Saraperos de Saltillo – No. 51
- Outfielder
- Born: March 21, 1996 (age 30) Baracoa, Cuba
- Bats: LeftThrows: Left

MLB debut
- August 11, 2023, for the Texas Rangers

MLB statistics (through 2024 season)
- Batting average: .220
- Home runs: 1
- Runs batted in: 4
- Stats at Baseball Reference

Teams
- Texas Rangers (2023); Atlanta Braves (2024);

Medals
Men's baseball
Representing Cuba
18U Baseball World Cup
| Bronze medal – third place | 2013 Taichung | Team |

= J. P. Martínez =

Cuban baseball player (born 1996)

Julio Pablo Martínez Sánchez (born March 21, 1996) is a Cuban professional baseball outfielder for the Saraperos de Saltillo of the Mexican League. He has previously played in Major League Baseball (MLB) for the Texas Rangers and Atlanta Braves.

==Career==
===Cuban career===
Martínez began his professional career in the Cuban National Series from 2012 through 2017, playing for Guantánamo, Isla de la Juventud, and Camagüey.

In 2016, Martínez played for the Cuba national baseball team when they played 20 games in the Can-Am League. He played for the Trois-Rivières Aigles in the Can-Am League in 2017. In November 2017, Martínez defected from Cuba.

===Texas Rangers===
Martínez signed with the Texas Rangers as an international free agent in March 2018. He made his professional debut that year with the DSL Rangers of the Rookie-level Dominican Summer League, and was promoted to the Spokane Indians of the Low–A Northwest League after nine games in the DSL in which he batted .409. In 60 games for Spokane he batted .266 with nine home runs, 24 RBIs, and 13 stolen bases. After the 2018 regular season, Martínez played for the Surprise Saguaros of the Arizona Fall League. On October 22, 2018, Martínez hit for the Cycle, going 4–4 with a walk. Martínez was ranked as the #78 overall prospect in baseball by Baseball Prospectus in their preseason 2019 Top 101 list. Martínez was also ranked as the #88 overall prospect in baseball by MLB Pipeline in their preseason 2019 Top 100 list.

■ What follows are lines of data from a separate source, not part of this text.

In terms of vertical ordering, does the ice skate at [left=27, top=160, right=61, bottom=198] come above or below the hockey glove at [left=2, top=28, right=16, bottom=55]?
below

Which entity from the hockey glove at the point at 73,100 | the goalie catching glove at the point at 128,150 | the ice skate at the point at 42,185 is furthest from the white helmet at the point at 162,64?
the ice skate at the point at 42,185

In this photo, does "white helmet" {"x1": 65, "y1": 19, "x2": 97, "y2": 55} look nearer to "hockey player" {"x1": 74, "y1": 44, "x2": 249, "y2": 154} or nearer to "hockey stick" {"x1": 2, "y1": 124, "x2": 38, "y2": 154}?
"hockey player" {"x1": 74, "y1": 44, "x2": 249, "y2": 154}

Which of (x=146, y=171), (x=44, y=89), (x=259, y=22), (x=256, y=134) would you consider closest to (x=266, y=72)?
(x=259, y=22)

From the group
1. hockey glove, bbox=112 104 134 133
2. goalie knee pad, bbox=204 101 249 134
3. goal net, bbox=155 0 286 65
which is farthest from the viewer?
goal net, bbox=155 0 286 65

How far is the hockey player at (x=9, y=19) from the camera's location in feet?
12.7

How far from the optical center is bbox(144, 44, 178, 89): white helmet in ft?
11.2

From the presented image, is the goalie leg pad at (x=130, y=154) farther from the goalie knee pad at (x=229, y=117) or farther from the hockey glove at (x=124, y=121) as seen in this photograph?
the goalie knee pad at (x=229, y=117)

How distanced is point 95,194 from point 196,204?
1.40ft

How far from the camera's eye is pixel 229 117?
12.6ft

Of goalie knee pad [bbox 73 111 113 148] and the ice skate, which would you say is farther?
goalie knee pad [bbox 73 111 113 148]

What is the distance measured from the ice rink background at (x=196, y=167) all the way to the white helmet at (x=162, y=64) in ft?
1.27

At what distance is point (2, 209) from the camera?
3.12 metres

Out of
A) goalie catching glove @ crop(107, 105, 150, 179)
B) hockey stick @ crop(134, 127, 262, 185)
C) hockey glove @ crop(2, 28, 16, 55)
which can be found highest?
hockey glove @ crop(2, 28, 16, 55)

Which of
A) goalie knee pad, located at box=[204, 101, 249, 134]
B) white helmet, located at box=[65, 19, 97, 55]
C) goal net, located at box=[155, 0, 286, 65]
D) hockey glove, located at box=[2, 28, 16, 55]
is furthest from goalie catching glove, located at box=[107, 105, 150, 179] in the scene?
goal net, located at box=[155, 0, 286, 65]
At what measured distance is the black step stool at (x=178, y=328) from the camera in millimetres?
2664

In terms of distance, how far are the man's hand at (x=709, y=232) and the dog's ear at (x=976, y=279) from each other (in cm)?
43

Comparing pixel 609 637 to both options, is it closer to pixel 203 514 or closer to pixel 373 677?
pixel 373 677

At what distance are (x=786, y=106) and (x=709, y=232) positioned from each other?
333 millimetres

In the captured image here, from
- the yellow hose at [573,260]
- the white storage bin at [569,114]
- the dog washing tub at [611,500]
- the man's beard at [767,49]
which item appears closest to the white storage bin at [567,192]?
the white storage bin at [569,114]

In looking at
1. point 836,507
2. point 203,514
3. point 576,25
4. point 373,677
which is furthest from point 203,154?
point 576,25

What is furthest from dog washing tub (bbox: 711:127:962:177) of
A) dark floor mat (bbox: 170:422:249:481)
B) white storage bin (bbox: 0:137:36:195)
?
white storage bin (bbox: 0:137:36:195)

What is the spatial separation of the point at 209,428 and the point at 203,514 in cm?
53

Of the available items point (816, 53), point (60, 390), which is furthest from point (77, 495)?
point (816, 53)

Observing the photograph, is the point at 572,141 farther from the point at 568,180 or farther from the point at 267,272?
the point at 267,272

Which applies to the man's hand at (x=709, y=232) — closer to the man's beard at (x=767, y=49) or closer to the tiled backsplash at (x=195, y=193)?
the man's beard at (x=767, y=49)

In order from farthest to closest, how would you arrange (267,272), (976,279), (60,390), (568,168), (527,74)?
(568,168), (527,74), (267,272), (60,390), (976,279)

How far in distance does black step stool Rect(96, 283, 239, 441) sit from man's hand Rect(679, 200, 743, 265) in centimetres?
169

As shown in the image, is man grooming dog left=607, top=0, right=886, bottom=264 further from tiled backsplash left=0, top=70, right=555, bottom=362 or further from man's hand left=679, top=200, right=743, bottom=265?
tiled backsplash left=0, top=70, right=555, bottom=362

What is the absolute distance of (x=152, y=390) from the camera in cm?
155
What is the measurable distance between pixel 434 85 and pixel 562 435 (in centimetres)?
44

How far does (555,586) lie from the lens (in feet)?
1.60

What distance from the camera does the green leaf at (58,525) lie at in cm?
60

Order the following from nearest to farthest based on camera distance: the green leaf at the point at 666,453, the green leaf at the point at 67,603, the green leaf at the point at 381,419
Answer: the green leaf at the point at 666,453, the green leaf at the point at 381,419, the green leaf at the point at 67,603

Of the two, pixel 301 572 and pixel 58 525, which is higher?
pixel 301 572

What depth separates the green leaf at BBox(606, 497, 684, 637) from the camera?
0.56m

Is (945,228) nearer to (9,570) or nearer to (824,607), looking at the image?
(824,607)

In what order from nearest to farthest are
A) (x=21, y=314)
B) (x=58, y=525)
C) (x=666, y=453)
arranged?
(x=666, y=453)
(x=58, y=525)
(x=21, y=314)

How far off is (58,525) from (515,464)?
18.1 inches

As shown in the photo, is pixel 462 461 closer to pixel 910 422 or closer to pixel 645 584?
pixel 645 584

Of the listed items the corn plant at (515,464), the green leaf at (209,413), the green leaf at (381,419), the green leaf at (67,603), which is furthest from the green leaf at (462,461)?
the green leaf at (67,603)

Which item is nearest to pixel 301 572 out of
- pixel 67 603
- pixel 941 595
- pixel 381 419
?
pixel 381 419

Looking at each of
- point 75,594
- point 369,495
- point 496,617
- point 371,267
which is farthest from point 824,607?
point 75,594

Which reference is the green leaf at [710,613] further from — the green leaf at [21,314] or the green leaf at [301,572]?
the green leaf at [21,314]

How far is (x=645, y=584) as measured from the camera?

Martínez was assigned to the Hickory Crawdads of the Single–A South Atlantic League to open the 2019 season. He was promoted to the Down East Wood Ducks of the High–A Carolina League on April 17, after hitting .250 with 1 home run and 5 RBI. With Down East, he hit .248/.319/.423/.741 with 14 home runs and 58 RBI over 113 games. Martínez did not play in a game in 2020 due to the cancellation of the minor league season because of the COVID-19 pandemic. He spent the 2021 season with the Frisco RoughRiders of the Double-A Central, hitting .242/.355/.368 with 5 home runs and 28 RBI. He split the 2022 season between Frisco and the Round Rock Express of the Triple-A Pacific Coast League, hitting a combined .243/.360/.433 with 15 home runs, 45 RBI, and 39 stolen bases. He returned to Round Rock to open the 2023 season, hitting .312/.427/.565 with 12 home runs, 55 RBI, and 33 stolen bases over 67 games.

On August 11, 2023, the Rangers selected Martínez's contract to the 40-man roster and promoted him to the major leagues for the first time to make his MLB debut that night. Martínez recorded his first MLB hit on August 12, a single off of Alex Cobb.

===Atlanta Braves===
On January 26, 2024, the Rangers traded Martínez to the Atlanta Braves in exchange for Tyler Owens. He was optioned to the Triple–A Gwinnett Stripers to begin the 2024 season. In seven games for the Braves, Martínez went 2–for–10 (.200). He was designated for assignment by Atlanta on July 8. Martínez cleared waivers and was sent outright to Gwinnett on July 10. He elected free agency following the season on November 4.

===Saraperos de Saltillo===
On March 4, 2025, Martínez signed with the Pericos de Puebla of the Mexican League. He was released by Puebla prior to the start of the season on April 16. On May 2, Martínez signed with the Saraperos de Saltillo. In 71 appearances for the team, he batted .341/.461/.626 with 15 home runs, 49 RBI, and 30 stolen bases.